◆ Data entries
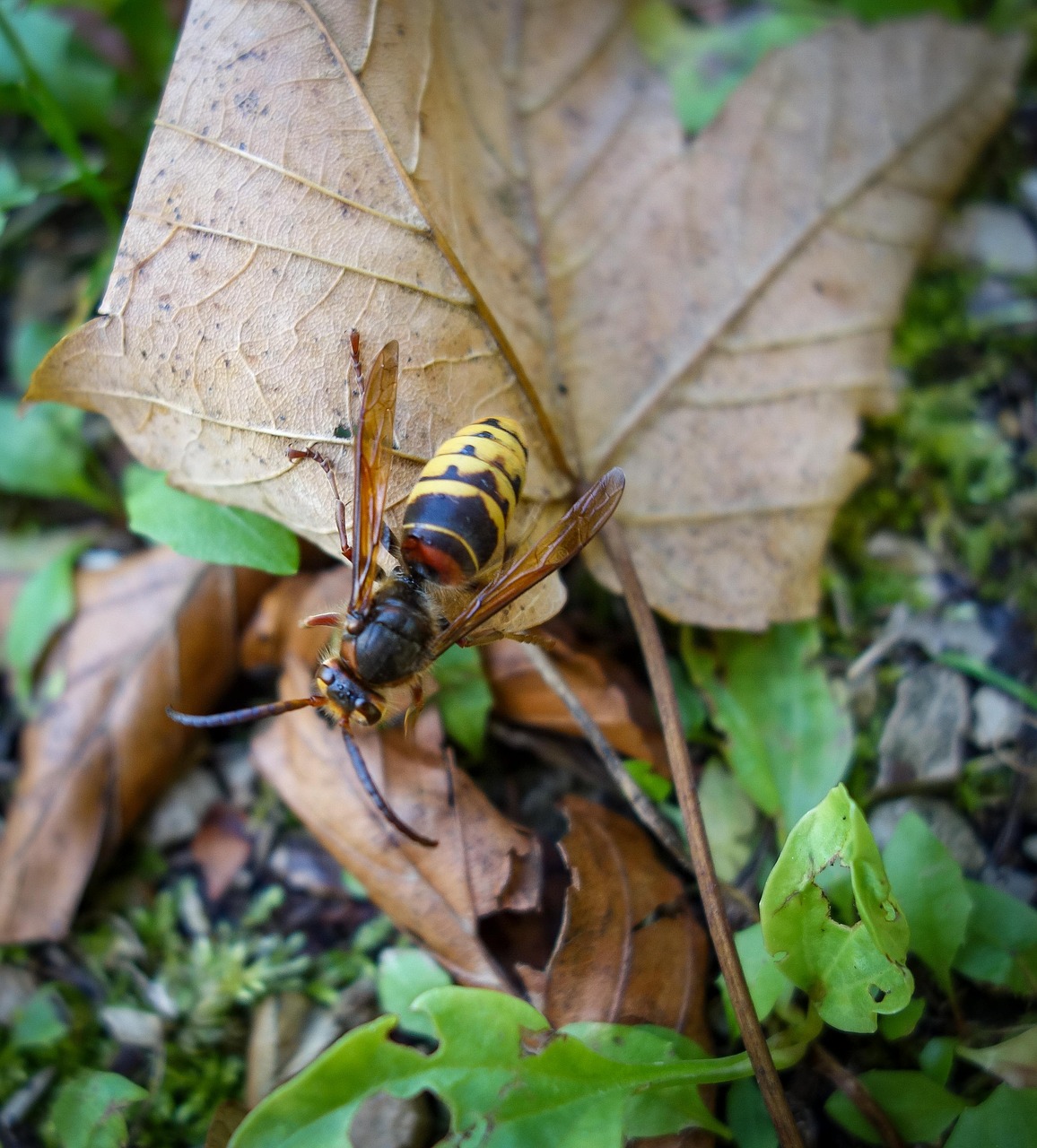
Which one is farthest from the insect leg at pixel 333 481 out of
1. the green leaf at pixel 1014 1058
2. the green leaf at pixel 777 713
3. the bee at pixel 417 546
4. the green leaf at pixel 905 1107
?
the green leaf at pixel 1014 1058

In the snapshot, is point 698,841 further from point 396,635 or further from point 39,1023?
point 39,1023

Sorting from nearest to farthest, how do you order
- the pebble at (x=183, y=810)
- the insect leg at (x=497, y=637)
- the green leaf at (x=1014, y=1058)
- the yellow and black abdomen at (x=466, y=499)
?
the green leaf at (x=1014, y=1058), the yellow and black abdomen at (x=466, y=499), the insect leg at (x=497, y=637), the pebble at (x=183, y=810)

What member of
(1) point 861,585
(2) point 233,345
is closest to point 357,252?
(2) point 233,345

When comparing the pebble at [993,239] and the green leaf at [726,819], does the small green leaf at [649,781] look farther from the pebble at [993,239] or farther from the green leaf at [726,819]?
the pebble at [993,239]

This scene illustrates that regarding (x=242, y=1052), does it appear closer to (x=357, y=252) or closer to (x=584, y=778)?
(x=584, y=778)

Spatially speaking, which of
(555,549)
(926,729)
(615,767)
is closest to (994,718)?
(926,729)

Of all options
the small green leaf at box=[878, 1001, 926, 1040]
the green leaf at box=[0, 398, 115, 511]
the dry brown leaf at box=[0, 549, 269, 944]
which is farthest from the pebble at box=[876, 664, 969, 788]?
the green leaf at box=[0, 398, 115, 511]

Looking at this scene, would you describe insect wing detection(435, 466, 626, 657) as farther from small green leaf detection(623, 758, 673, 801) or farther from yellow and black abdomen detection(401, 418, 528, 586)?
small green leaf detection(623, 758, 673, 801)
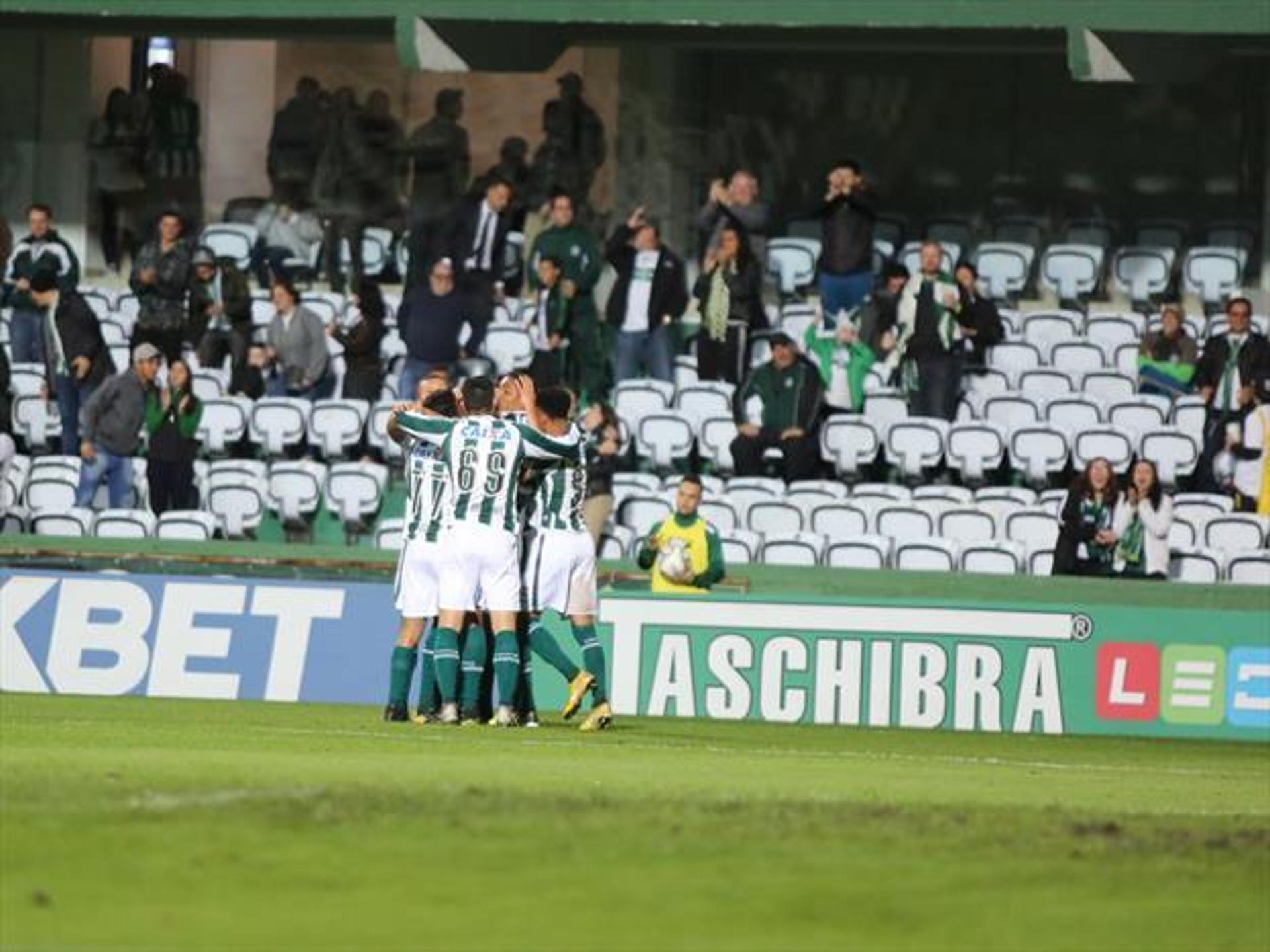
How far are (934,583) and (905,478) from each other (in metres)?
2.43

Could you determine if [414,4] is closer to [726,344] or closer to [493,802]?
[726,344]

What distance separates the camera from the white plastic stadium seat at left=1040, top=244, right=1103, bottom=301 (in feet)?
97.1

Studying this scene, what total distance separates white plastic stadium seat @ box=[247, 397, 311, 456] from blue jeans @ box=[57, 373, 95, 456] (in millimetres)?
1472

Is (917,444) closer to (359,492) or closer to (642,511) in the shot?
(642,511)

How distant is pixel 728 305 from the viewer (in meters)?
27.3

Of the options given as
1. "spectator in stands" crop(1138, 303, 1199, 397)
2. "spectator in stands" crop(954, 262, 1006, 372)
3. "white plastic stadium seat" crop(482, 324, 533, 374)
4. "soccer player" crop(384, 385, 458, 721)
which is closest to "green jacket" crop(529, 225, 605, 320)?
"white plastic stadium seat" crop(482, 324, 533, 374)

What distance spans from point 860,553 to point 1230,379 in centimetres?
347

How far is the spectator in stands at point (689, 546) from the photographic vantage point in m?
22.8

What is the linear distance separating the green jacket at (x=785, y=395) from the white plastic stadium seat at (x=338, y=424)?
335 centimetres

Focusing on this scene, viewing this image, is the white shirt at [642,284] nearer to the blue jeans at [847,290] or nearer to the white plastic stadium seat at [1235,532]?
the blue jeans at [847,290]

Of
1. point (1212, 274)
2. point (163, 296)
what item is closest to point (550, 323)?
point (163, 296)

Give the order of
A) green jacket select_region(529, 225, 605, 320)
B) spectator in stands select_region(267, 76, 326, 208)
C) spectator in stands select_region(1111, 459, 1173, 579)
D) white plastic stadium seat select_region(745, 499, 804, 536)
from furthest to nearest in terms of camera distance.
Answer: spectator in stands select_region(267, 76, 326, 208) → green jacket select_region(529, 225, 605, 320) → white plastic stadium seat select_region(745, 499, 804, 536) → spectator in stands select_region(1111, 459, 1173, 579)

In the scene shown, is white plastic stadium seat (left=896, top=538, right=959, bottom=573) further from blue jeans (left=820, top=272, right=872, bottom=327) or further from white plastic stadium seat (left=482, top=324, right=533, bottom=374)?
white plastic stadium seat (left=482, top=324, right=533, bottom=374)

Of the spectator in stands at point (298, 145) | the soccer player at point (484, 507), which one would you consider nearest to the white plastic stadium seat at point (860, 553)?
the soccer player at point (484, 507)
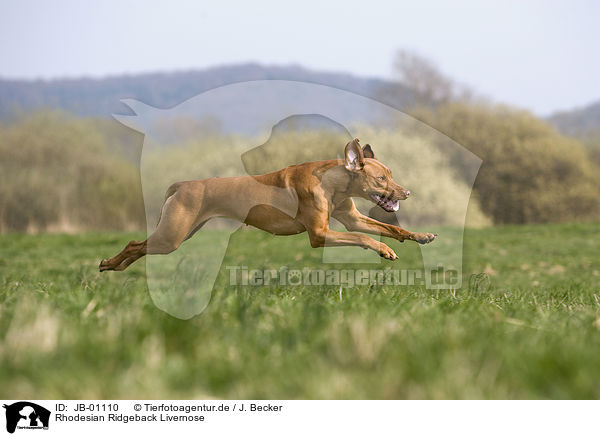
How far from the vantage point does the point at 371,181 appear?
15.9 feet

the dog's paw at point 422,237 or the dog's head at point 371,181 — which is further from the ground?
the dog's head at point 371,181

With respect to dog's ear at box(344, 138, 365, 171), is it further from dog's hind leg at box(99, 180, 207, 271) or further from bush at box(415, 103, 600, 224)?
bush at box(415, 103, 600, 224)

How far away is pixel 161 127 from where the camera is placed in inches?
199

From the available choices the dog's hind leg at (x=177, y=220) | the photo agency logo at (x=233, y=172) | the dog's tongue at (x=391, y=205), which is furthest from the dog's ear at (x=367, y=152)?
the dog's hind leg at (x=177, y=220)

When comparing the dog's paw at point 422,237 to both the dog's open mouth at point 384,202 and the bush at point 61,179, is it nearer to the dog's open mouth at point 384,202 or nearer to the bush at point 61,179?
the dog's open mouth at point 384,202

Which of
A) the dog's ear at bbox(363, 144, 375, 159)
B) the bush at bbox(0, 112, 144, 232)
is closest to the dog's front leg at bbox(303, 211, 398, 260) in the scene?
the dog's ear at bbox(363, 144, 375, 159)

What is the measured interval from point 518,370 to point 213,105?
3.58 m

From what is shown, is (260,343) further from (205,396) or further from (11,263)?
(11,263)

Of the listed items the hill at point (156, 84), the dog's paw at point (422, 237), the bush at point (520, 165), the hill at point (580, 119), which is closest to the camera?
the dog's paw at point (422, 237)

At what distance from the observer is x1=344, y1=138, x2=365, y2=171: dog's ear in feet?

◆ Set task
Exclude all images and restate the records above word for word.

◆ Written reply
Which one is farthest from the insect leg at pixel 333 481 out of
1. the green leaf at pixel 1014 1058
2. the green leaf at pixel 777 713
3. the bee at pixel 417 546
4. the green leaf at pixel 905 1107
?
the green leaf at pixel 1014 1058

In the snapshot, is point 698,841 further from point 396,635 or further from point 39,1023?
point 39,1023

Sorting from nearest to farthest, how do you order
- the pebble at (x=183, y=810)
- the insect leg at (x=497, y=637)
- the green leaf at (x=1014, y=1058)
- the yellow and black abdomen at (x=466, y=499)
?
the green leaf at (x=1014, y=1058), the yellow and black abdomen at (x=466, y=499), the insect leg at (x=497, y=637), the pebble at (x=183, y=810)

What member of
(1) point 861,585
(2) point 233,345
is closest to point 357,252?
(2) point 233,345

When comparing the pebble at [993,239] and the green leaf at [726,819], does the small green leaf at [649,781] look farther from the pebble at [993,239] or farther from the green leaf at [726,819]?
the pebble at [993,239]

This scene illustrates that regarding (x=242, y=1052), does it appear closer to (x=357, y=252) or closer to (x=584, y=778)?
(x=584, y=778)

Spatially speaking, which of
(555,549)
(926,729)
(615,767)
is closest to (994,718)?
(926,729)

Of all options
the small green leaf at box=[878, 1001, 926, 1040]
the green leaf at box=[0, 398, 115, 511]
the dry brown leaf at box=[0, 549, 269, 944]
which is farthest from the pebble at box=[876, 664, 969, 788]?
the green leaf at box=[0, 398, 115, 511]

Looking at this scene, would you describe insect wing detection(435, 466, 626, 657) as farther from small green leaf detection(623, 758, 673, 801) or farther from yellow and black abdomen detection(401, 418, 528, 586)?
small green leaf detection(623, 758, 673, 801)
How far are (934,583) and (905,478) from each other (in metres)?
2.43

Could you determine if [414,4] is closer to [726,344] or closer to [493,802]?
[726,344]

What distance separates the camera from the white plastic stadium seat at left=1040, top=244, right=1103, bottom=301 (in feet)?
97.1

Studying this scene, what total distance separates white plastic stadium seat @ box=[247, 397, 311, 456] from blue jeans @ box=[57, 373, 95, 456] (in millimetres)?
1472

Is (917,444) closer to (359,492) or closer to (642,511) in the shot?
(642,511)

How distant is pixel 728 305 from the viewer (in meters)?
27.3

Of the options given as
1. "spectator in stands" crop(1138, 303, 1199, 397)
2. "spectator in stands" crop(954, 262, 1006, 372)
3. "white plastic stadium seat" crop(482, 324, 533, 374)
4. "soccer player" crop(384, 385, 458, 721)
which is closest to "green jacket" crop(529, 225, 605, 320)?
"white plastic stadium seat" crop(482, 324, 533, 374)

What distance spans from point 860,553 to point 1230,379 in centimetres?
347

How far is the spectator in stands at point (689, 546) from the photographic vantage point in m?
22.8

What is the linear distance separating the green jacket at (x=785, y=395) from the white plastic stadium seat at (x=338, y=424)?
335 centimetres

Focusing on this scene, viewing this image, is the white shirt at [642,284] nearer to the blue jeans at [847,290] or nearer to the white plastic stadium seat at [1235,532]?
the blue jeans at [847,290]

Of
1. point (1212, 274)
2. point (163, 296)
what item is closest to point (550, 323)?
point (163, 296)

Give the order of
A) green jacket select_region(529, 225, 605, 320)
B) spectator in stands select_region(267, 76, 326, 208)
C) spectator in stands select_region(1111, 459, 1173, 579)
D) white plastic stadium seat select_region(745, 499, 804, 536)
from furthest to nearest in terms of camera distance.
Answer: spectator in stands select_region(267, 76, 326, 208) → green jacket select_region(529, 225, 605, 320) → white plastic stadium seat select_region(745, 499, 804, 536) → spectator in stands select_region(1111, 459, 1173, 579)

In the scene shown, is white plastic stadium seat (left=896, top=538, right=959, bottom=573) further from blue jeans (left=820, top=272, right=872, bottom=327) or further from white plastic stadium seat (left=482, top=324, right=533, bottom=374)?
white plastic stadium seat (left=482, top=324, right=533, bottom=374)

Of the spectator in stands at point (298, 145) | the soccer player at point (484, 507), which one would you consider nearest to the white plastic stadium seat at point (860, 553)?
the soccer player at point (484, 507)
How far from the vantage point does the point at 371,181 appear?
15.9 feet

the dog's paw at point 422,237 or the dog's head at point 371,181 — which is further from the ground?
the dog's head at point 371,181

With respect to dog's ear at box(344, 138, 365, 171), is it further from dog's hind leg at box(99, 180, 207, 271) or further from bush at box(415, 103, 600, 224)?
bush at box(415, 103, 600, 224)

How far away is pixel 161 127 from where the camera is placed in inches?
199

From the available choices the dog's hind leg at (x=177, y=220) | the photo agency logo at (x=233, y=172) | the dog's tongue at (x=391, y=205), which is furthest from the dog's ear at (x=367, y=152)?
the dog's hind leg at (x=177, y=220)

When comparing the dog's paw at point 422,237 to both the dog's open mouth at point 384,202 and the bush at point 61,179, is it nearer to the dog's open mouth at point 384,202 or nearer to the bush at point 61,179?
the dog's open mouth at point 384,202

Which of
A) the dog's ear at bbox(363, 144, 375, 159)
B) the bush at bbox(0, 112, 144, 232)
is closest to the dog's front leg at bbox(303, 211, 398, 260) in the scene?
the dog's ear at bbox(363, 144, 375, 159)

What is the measured interval from point 518,370 to point 213,105?
3.58 m

From what is shown, is (260,343) further from (205,396) or further from (11,263)?
(11,263)

Of the listed items the hill at point (156, 84), the dog's paw at point (422, 237), the bush at point (520, 165), the hill at point (580, 119), which is closest to the camera?
the dog's paw at point (422, 237)

At what distance from the observer is x1=344, y1=138, x2=365, y2=171: dog's ear in feet?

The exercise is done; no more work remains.